### Instruction
Reproduce every item below verbatim, line for line.

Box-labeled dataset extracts

§ §

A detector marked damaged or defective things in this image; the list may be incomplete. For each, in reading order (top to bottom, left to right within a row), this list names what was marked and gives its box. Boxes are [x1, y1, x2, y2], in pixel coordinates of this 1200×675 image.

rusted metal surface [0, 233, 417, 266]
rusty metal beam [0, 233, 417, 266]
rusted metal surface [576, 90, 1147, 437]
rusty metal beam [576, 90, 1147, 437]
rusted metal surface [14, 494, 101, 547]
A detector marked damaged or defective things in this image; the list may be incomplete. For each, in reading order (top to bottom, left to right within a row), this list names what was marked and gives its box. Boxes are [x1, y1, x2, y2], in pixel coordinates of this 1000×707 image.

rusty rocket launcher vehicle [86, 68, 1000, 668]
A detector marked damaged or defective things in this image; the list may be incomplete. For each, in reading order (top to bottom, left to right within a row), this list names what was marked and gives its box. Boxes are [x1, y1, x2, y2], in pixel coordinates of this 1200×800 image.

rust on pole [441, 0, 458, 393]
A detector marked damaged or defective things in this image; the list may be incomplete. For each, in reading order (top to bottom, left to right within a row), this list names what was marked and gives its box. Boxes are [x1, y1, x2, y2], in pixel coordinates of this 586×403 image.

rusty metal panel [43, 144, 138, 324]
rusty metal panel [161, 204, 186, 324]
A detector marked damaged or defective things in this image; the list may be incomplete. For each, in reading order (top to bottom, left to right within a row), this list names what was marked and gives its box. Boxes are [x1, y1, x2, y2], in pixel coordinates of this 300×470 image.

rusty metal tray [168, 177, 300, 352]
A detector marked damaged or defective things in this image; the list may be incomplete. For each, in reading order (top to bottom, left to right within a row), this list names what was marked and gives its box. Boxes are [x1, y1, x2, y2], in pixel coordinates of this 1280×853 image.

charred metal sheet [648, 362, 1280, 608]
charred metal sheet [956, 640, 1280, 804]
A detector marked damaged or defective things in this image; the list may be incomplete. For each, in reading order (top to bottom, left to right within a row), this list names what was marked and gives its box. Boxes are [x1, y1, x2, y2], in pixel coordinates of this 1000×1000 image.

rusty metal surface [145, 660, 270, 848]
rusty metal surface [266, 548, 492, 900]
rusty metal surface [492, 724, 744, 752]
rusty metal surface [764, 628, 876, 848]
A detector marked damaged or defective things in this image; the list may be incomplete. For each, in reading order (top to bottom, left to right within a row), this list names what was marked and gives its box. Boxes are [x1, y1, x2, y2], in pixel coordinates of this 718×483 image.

§ §

### Reply to the exercise
A detector marked damaged or defective things in this image; the list may be incomplete. For each, in reading order (top to bottom, left to right within a row), this list names what was marked and gives its box. Boxes are [x1, y1, x2, y2], in pixel coordinates of this 1200×675 image.

rusted metal surface [0, 233, 417, 266]
rusty metal beam [0, 233, 417, 266]
rusted metal surface [576, 90, 1147, 437]
rusty metal beam [576, 90, 1147, 437]
rusted metal surface [14, 494, 101, 547]
A detector marked damaged or defective things in this image; the list may be incomplete. For each, in reading order (top to bottom, left to right within a row), this list names what was marked and gives its box. Boxes are [x1, y1, x2, y2], in pixel coordinates of this 1000×707 image.

rusty rocket launcher vehicle [86, 68, 1000, 668]
A detector marked damaged or defective things in this image; the list may be incomplete. For each, in reading order (top to bottom, left to right within a row), this list names what was marked and gives its box. Boxes are [x1, y1, x2, y2], in pixel coordinates of this 1200×800 image.

rust on pole [441, 0, 458, 393]
A detector marked damaged or defective things in this image; the list may be incomplete. For each, in reading order (top to bottom, left to right within a row), this list names what was marked and gives its box. Boxes are [x1, y1, x2, y2], in pixel coordinates of this 586×403 image.

rusty metal panel [43, 144, 138, 324]
rusty metal panel [161, 204, 186, 324]
A detector marked damaged or defective things in this image; the list may be incomplete. For each, in reading order (top to bottom, left to right within a row), this list names what was marked and gives its box. Boxes are [x1, y1, x2, y2], in pixel coordinates of this 300×470 image.

rusty metal tray [168, 177, 300, 352]
A detector marked damaged or defective things in this image; the list may be incomplete. For each, in reading order (top to bottom, left to right within a row), this list names what was marked and gives its box. Boxes are [x1, y1, x2, y2], in pixel coordinates of this 1280×853 image.

charred metal sheet [648, 362, 1280, 608]
charred metal sheet [956, 640, 1280, 804]
A detector marked damaged or defective things in this image; the list may be incomplete. For each, in reading order (top to bottom, left to right within a row), this list names what was marked and gives its box. Boxes are [x1, y1, x2, y2], in pixel coordinates of this 1000×1000 image.

rusty metal surface [145, 660, 270, 848]
rusty metal surface [266, 548, 492, 900]
rusty metal surface [492, 724, 744, 752]
rusty metal surface [764, 628, 876, 848]
A detector marked damaged or defective things in this image; the list may be incomplete. For each, in reading order (top to bottom, left to right within a row), this list names what was marked and gives its box. Boxes are [x1, y1, x2, y2], in pixel coordinates of this 718×483 image.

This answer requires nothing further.